### Stored dataset items
+++++
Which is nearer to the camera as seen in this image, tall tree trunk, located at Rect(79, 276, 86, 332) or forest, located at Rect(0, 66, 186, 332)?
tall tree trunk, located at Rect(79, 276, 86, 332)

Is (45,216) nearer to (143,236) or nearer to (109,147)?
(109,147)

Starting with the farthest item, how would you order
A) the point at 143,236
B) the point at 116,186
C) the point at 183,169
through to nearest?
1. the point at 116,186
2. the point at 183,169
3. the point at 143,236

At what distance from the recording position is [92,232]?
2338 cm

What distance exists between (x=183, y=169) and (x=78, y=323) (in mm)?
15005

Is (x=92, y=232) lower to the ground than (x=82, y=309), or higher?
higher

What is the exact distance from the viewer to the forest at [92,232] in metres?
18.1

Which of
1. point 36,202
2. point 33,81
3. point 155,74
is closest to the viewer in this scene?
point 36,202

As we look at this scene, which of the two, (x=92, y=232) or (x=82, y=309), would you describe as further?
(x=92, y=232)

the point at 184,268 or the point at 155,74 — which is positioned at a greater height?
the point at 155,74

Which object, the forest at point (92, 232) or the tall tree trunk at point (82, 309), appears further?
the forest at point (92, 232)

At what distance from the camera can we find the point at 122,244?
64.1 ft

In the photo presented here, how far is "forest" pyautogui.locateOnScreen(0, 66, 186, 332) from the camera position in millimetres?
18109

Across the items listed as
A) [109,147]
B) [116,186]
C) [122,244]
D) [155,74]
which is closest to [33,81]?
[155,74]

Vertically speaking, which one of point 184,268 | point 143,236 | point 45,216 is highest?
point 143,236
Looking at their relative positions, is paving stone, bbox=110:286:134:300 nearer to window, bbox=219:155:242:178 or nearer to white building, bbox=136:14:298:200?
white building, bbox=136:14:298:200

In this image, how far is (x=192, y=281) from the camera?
+++++
### Exercise requirements
Write out every record above word for word, leaving nothing out and changing nothing.

### Exercise result
Which is nearer to the camera as seen in this image, tall tree trunk, located at Rect(79, 276, 86, 332) or forest, located at Rect(0, 66, 186, 332)?
tall tree trunk, located at Rect(79, 276, 86, 332)

Is (45,216) nearer to (143,236) or nearer to (109,147)?
(109,147)

Starting with the farthest item, how would you order
A) the point at 143,236
B) the point at 116,186
C) the point at 183,169
through to nearest?
1. the point at 116,186
2. the point at 183,169
3. the point at 143,236

At what distance from the recording position is [92,232]?
2338 cm

What distance exists between (x=183, y=169) and (x=78, y=323) (in mm)?
15005

Is (x=92, y=232) lower to the ground than (x=82, y=309), or higher?
higher

What is the exact distance from the viewer to the forest at [92,232] in metres?
18.1

Which of
1. point 36,202
2. point 33,81
3. point 155,74
is closest to the viewer in this scene?
point 36,202

As we look at this scene, which of the two, (x=92, y=232) or (x=82, y=309), would you describe as further?
(x=92, y=232)

the point at 184,268 or the point at 155,74 — which is positioned at a greater height?
the point at 155,74

Which object, the forest at point (92, 232) or the tall tree trunk at point (82, 309), appears further?
the forest at point (92, 232)

At what distance from the camera can we find the point at 122,244?
64.1 ft

In the photo presented here, how far is "forest" pyautogui.locateOnScreen(0, 66, 186, 332) from the camera position in millimetres?
18109

Across the items listed as
A) [109,147]
B) [116,186]
C) [122,244]
D) [155,74]
which is closest to [33,81]?
[155,74]

Vertically speaking, which one of point 184,268 | point 143,236 | point 45,216 is highest?
point 143,236
Looking at their relative positions, is paving stone, bbox=110:286:134:300 nearer to window, bbox=219:155:242:178 or nearer to white building, bbox=136:14:298:200?
white building, bbox=136:14:298:200

In this image, how far is (x=192, y=281) from the camera?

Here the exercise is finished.